As a real function:
#y = xsqrt(1-x^2)#
is defined when #1-x^2 >= 0#, that is for #x in [-1,1]#.
So the function is continuous on a compact domain and Weierstrass' theorem ensures it has an absolute maximum and an absolute minimum.
Evaluate first the value of #y# and the limits of the domain:
#y(-1) = y(1) = 0#
Evaluate now the first derivative:
#dy/dx = x (d/dx sqrt(1-x^2)) + (d/dx x) sqrt(1-x^2)#
#dy/dx = x (-x/sqrt(1-x^2)) + sqrt(1-x^2)#
#dy/dx = sqrt(1-x^2) -x^2/sqrt(1-x^2)#
#dy/dx = (1-x^2 -x^2)/sqrt(1-x^2)#
#dy/dx = (1-2x^2 )/sqrt(1-x^2)#
and find the critical points of #y(x)# inside its domain solving the equation:
#dy/dx =0#
#(1-2x^2 )/sqrt(1-x^2) = 0#
#1-2x^2 = 0#
#x=+-1/sqrt2#
Looking at the expression of #y'(x)# we can see that the denominator is always positive, while the numerator is a second degree polynomial with leading negative coefficient. #y'(x)# is therefore negative in the interval outside the roots and positive in the interval between the roots.
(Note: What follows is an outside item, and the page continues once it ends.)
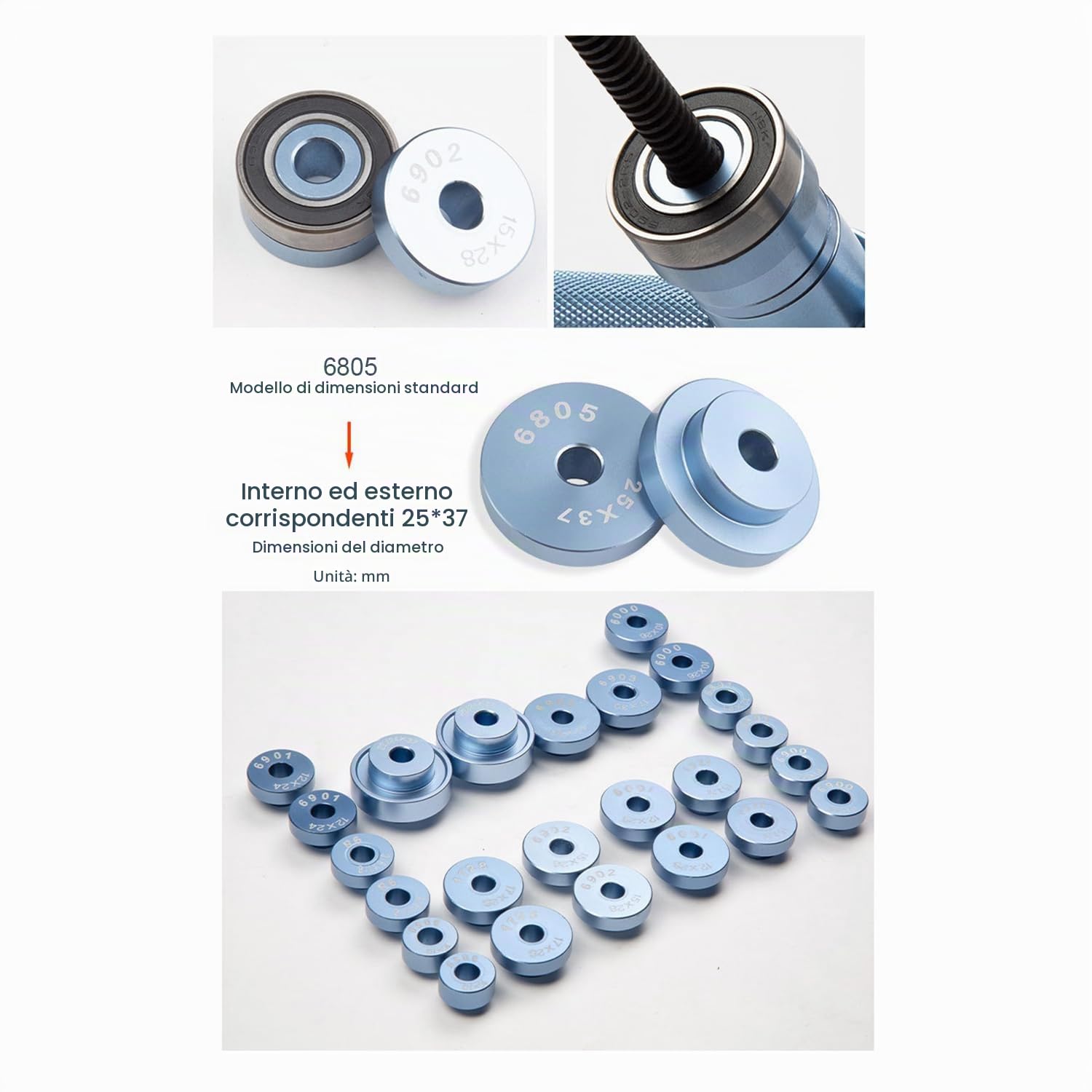 Kit Inferiore Bicicletta,Estrattore Movimento Centrale Bici,Set Pressa per Cuscinetti Interni per Bicicletta,Attrezzo Universale professionale per Pressare i Cuscinetti del Mozzo della Ruota da MTB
We can then conclude that:
#y(x)# is decreasing in #(-1,-1/sqrt2)#
#y(x)# is increasing in #(-1/sqrt2,1/sqrt2)#
#y(x)# is decreasing in #(1/sqrt2,1)#
so that #x=-1/sqrt2# is a local minimum and #x=1/sqrt2# is a local maximum. Evaluating:
#y(-1/sqrt2) = (-1/sqrt2)sqrt(1-1/2) = -1/2 #
#y(1/sqrt2) = (1/sqrt2)sqrt(1-1/2) = 1/2 #
we can see that the minimum is lower and the maximum is higher than the values of #y(x)# at the boundaries, so these are also the absolute minimum and maximum.